Top of Entries provided

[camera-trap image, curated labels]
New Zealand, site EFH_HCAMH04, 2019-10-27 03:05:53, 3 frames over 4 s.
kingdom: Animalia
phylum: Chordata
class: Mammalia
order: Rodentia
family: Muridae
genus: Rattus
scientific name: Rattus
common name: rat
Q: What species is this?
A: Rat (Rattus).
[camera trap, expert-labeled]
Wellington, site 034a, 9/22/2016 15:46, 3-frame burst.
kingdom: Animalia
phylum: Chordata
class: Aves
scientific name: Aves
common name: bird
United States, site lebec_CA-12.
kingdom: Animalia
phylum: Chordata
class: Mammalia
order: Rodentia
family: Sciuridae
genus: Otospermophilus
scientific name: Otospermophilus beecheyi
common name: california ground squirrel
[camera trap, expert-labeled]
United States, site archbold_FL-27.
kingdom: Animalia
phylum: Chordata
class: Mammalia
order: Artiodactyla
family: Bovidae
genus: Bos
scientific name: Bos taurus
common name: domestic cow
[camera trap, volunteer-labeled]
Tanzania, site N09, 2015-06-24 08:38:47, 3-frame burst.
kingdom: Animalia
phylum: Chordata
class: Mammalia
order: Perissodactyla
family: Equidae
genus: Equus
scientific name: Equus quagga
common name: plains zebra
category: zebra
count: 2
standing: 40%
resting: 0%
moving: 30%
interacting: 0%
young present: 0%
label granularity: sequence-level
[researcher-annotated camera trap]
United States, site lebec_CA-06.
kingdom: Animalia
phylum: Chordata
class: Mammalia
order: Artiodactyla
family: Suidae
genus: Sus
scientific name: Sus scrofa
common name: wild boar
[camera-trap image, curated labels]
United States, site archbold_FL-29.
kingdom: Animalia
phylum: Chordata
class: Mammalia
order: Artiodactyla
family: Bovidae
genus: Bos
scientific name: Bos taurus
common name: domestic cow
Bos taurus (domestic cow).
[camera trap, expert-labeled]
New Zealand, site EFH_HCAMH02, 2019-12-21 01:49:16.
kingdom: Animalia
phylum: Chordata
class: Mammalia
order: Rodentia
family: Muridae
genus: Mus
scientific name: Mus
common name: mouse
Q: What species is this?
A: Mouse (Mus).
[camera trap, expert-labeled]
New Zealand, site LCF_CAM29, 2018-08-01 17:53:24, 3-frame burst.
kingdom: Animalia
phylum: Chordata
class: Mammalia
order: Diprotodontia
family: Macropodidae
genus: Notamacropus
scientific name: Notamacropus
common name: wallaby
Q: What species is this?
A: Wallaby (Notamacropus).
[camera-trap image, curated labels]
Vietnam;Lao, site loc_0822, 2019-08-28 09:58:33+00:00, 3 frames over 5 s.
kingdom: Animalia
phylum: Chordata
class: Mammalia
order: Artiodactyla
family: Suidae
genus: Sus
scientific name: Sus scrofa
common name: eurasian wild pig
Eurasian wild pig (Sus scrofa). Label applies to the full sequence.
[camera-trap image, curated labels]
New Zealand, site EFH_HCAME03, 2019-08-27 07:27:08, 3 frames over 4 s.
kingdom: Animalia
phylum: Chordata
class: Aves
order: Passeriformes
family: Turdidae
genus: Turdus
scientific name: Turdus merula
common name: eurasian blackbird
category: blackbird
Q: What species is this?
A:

Bottom of Entries provided

## What to do
Lines containing the string "site" above: how many are there? Answer with the number only.

## Task output
11